It sounds like it was the cleaning. You need to use neck lube after a good water and detergent cleaning or wet tumbling. I bought some wet tumbled pistol brass, and even this pistol brass stuck to my expanding die and caused galling. In two different calibers. A pull thru rifle expander may have to work much harder than a pistol expander.
Sidenote: when you put tension on a tube of brass, it gets just a tiny bit longer... and a tiny bit thinner, too. So when the expander starts to stick in the neck, the harder you pull, the tighter it gets! This is why you often need neck lube to expand rifle cases, but not pistol cases. At this point, lube may or may not adequately fix the problem. Even if your dies are in spec, the case necks may be exceptionally thick.
In almost every case of dies sticking in brass cases it's improper or inadequate lubing. It's not the dies, it's not the prep and you don't need to buy more expensive dies, fix the lube problem.
My Hornady 7mm die must be exceptional. I'm a pretty strong guy, and I would not make it through 100 neck lubed cases with this die and stock expander.
you don't need to buy more expensive dies
Personally, I rather buy a $30.00 die than to neck lube every case and then either wash each case or suffer powder sticking and clogging the necks along with reduced neck tension/friction. If you have not had expanding problems, you obviously would not consider buying an alternative solution. When you do run into problems, remember the M die. Once you've used it, you might buy one for other calibers, even. No neck lube, less effort, no inside chamfer, more consistent neck tension even on untrimmed brass, better concentricity (if you are having problems), zero bullet scraping, being able to decap primers from problem brass without redundantly resizing/expanding or changing out the expander ball. Just a few of the side benefits.

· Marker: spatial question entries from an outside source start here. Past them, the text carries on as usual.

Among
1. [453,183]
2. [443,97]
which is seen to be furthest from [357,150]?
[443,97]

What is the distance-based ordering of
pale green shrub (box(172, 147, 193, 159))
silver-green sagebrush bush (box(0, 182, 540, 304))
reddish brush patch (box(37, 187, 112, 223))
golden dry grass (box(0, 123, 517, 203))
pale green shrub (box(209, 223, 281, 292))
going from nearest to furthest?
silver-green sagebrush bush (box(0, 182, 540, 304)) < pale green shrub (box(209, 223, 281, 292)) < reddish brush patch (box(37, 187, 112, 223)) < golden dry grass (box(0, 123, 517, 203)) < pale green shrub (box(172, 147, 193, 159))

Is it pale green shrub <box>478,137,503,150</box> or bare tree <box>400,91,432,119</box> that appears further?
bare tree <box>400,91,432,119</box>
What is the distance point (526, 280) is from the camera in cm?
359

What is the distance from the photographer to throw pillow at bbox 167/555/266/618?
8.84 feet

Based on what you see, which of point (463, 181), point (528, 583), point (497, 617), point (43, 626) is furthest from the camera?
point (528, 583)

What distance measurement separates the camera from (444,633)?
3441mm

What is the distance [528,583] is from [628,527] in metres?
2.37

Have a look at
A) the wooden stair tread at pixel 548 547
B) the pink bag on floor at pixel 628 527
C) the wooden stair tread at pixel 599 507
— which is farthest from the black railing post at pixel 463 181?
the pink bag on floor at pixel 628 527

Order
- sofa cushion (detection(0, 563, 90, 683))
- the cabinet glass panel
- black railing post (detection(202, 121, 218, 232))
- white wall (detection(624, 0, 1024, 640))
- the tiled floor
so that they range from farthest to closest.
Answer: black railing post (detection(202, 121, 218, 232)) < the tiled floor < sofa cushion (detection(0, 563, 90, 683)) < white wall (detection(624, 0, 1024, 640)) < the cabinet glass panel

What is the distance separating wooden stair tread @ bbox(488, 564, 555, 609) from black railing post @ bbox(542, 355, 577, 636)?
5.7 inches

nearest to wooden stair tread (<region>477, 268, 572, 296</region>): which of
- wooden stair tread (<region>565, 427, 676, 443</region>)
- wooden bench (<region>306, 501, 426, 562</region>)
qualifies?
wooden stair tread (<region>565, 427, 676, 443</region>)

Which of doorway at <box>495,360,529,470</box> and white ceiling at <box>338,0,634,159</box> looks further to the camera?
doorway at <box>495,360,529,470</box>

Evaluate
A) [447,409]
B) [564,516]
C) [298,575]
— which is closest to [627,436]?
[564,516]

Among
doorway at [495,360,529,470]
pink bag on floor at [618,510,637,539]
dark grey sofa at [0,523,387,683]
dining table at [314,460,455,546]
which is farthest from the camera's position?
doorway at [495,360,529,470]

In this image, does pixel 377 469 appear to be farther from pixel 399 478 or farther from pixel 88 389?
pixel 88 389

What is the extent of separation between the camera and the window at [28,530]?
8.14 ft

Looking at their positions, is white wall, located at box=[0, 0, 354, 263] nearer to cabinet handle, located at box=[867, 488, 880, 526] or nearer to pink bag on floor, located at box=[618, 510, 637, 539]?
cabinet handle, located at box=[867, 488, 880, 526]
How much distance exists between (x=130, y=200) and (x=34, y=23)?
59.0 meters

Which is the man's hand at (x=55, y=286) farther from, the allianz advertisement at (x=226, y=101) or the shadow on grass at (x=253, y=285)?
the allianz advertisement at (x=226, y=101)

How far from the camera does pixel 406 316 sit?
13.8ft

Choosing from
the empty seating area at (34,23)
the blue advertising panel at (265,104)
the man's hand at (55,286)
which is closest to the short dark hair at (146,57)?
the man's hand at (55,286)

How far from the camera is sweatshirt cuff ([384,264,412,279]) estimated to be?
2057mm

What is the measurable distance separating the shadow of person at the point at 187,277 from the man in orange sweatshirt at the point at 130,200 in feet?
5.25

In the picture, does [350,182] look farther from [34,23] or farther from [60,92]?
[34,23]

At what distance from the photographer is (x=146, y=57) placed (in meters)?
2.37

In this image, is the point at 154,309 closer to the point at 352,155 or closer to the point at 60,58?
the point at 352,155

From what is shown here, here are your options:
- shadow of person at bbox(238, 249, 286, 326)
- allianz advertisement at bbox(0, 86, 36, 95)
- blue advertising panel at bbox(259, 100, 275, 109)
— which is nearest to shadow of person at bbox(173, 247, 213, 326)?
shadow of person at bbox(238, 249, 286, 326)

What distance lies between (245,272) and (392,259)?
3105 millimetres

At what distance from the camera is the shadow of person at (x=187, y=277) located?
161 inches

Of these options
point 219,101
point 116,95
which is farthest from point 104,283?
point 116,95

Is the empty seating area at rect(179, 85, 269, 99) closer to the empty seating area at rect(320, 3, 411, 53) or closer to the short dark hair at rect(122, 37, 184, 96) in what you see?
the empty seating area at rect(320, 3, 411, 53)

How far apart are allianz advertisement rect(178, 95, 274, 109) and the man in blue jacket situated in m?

You don't need a lot of things in reloading. You could get by with a Lee Loader and a hammer.
As many steps you need to mind in rifle reloading, it baffles me that all major die manufacturers think that combining sizing and expanding is a good tradeoff for the additional work it creates and potential problems it may cause.
Sidenote: I have also had problem seating cast rifle bullets concentrically, and I had some improvement with a competition seater die. But once I got the M die, the comp seater is now completely useless.